» **Aufgabe 1**
Welches Fach hat Tim Sommer laut dem Interview studiert?

» **Extrahierter Text**
Seit 15 Jahren ist er Chefredakteur des renommierten Kunstmagazins ART, dem Flaggschiff des Kunstjournalismus in Europa. Im Interview mit dem Fachjournalist spricht Tim Sommer darüber, inwiefern man als Kulturjournalist eigene künstlerische Ambitionen haben sollte, wovor man keine Angst haben darf und wie er zu Kunst als Investment steht.

Hilft es, wenn man als Kunstjournalist selbst Künstler ist oder künstlerische Ambitionen oder Talent hat?

Das ist natürlich überhaupt keine Voraussetzung. Aber ich habe ja Kunstpädagogik studiert und es hat mir tatsächlich im Gespräch mit Künstlern immer sehr geholfen, dass ich das Handwerk zumindest mal praktisch ausprobiert hatte, sodass ich da gut mitreden konnte. Das war bei meinen ersten Gehversuchen in Ateliers sehr, sehr hilfreich.

Nähe versus Distanz: Ist der persönliche Kontakt zu Künstlern wichtig?

Ich kenne natürlich viele Leute im Kunstbetrieb, aber ich pflege da nicht so viele Freundschaften, muss ich gestehen. Und ich sammle selbst auch keine Kunst.

Es ist immer eine Gratwanderung: Wir als Journalisten dürfen uns nicht als Teil der Szene begreifen – es gilt, eine gewisse Distanz zu wahren, um sie unabhängig zu betrachten und urteilsfähig zu bleiben. Gleichzeitig müssen wir uns gut auskennen, wissen, wer wichtig war, ist oder gerade wird. Und wir müssen die recht speziellen Codes beherrschen, die in der Kunstwelt gelten. Wer nicht mitreden kann, prallt hier einfach ab.

Es ist für freie Kollegen immens wichtig, dieses Wissen mit anzubieten, wenn sie Kontakt zu Magazinen oder anderen Auftraggebern aufnehmen.

Wovor darf man als Kulturjournalist keine Angst haben?

Eine eigene Meinung zu haben! Und, man muss es leider sagen: Man darf keine Angst vor prekären Lebensverhältnissen haben.

Es ist sicherlich ein herrlicher Beruf mit wunderbaren Begegnungen und irren Erfahrungen. Aber das Ganze wirtschaftlich gut auf die Reihe zu bekommen, ist eine schwierige Aufgabe für Nachwuchsredakteure.

» **Zu verwendende Daten**
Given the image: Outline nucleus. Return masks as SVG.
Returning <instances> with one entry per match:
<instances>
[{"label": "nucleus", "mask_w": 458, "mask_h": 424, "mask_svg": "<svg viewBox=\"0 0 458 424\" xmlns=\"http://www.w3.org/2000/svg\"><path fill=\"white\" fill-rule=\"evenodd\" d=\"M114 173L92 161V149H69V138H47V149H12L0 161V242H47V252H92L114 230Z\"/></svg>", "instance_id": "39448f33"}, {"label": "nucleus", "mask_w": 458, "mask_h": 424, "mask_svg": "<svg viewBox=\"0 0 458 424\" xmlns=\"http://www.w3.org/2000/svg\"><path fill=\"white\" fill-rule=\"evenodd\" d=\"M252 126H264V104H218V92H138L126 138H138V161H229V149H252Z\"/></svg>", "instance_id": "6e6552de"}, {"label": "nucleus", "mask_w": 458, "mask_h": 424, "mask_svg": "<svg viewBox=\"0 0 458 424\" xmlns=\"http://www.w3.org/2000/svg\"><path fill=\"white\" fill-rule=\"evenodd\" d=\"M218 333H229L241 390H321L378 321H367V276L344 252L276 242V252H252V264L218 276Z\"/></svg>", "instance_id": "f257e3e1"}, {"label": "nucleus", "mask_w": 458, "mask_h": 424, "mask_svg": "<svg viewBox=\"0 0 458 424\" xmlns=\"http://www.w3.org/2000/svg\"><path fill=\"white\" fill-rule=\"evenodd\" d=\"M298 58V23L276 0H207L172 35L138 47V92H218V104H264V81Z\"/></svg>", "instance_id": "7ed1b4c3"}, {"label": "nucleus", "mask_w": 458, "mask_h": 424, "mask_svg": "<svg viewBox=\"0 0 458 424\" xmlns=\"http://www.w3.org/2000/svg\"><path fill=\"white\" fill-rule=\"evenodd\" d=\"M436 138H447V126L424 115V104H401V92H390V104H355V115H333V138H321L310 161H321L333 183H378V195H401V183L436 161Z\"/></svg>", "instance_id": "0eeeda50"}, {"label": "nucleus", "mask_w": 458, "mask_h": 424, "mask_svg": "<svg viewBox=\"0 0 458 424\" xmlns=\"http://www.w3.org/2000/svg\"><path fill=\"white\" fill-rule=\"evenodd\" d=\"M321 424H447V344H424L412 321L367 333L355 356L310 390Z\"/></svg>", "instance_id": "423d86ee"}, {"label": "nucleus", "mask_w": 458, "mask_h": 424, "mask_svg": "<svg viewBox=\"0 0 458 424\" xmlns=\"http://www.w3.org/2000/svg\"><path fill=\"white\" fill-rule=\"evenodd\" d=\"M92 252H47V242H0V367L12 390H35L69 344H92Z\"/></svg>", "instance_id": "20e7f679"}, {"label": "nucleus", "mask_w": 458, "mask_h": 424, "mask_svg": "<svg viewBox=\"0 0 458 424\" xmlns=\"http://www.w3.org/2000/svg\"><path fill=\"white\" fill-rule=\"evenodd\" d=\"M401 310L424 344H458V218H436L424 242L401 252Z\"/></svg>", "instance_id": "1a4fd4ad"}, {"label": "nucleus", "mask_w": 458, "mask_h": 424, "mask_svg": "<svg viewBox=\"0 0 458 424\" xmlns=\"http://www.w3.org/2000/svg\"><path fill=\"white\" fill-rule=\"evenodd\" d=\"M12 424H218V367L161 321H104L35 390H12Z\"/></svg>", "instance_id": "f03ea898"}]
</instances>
==
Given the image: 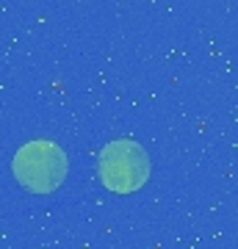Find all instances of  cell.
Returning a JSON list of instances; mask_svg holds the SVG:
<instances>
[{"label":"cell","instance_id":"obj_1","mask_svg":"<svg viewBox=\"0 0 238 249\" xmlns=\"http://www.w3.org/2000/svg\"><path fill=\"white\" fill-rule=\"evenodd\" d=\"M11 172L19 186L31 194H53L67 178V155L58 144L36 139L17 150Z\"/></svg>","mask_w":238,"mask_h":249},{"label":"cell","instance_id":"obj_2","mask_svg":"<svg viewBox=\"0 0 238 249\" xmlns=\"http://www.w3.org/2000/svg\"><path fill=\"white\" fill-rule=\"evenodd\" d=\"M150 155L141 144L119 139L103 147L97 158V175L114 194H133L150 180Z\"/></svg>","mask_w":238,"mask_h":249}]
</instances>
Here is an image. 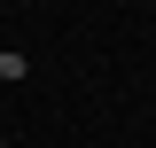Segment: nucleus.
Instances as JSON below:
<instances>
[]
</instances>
* * *
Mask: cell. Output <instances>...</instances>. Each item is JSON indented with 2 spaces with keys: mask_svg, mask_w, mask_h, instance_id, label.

» **Aufgabe 2**
Zieh aus den Datensätzen jede Zeile heraus, in der die Zeichenfolge „JSON“ vorkommt.

» **Antwort 1**
Kunstpädagogik.

» **Antwort 2**
Returning a JSON list of instances; mask_svg holds the SVG:
Instances as JSON below:
Mask: cell. Output <instances>...</instances>. Each item is JSON indented with 2 spaces with keys: mask_svg, mask_w, mask_h, instance_id, label.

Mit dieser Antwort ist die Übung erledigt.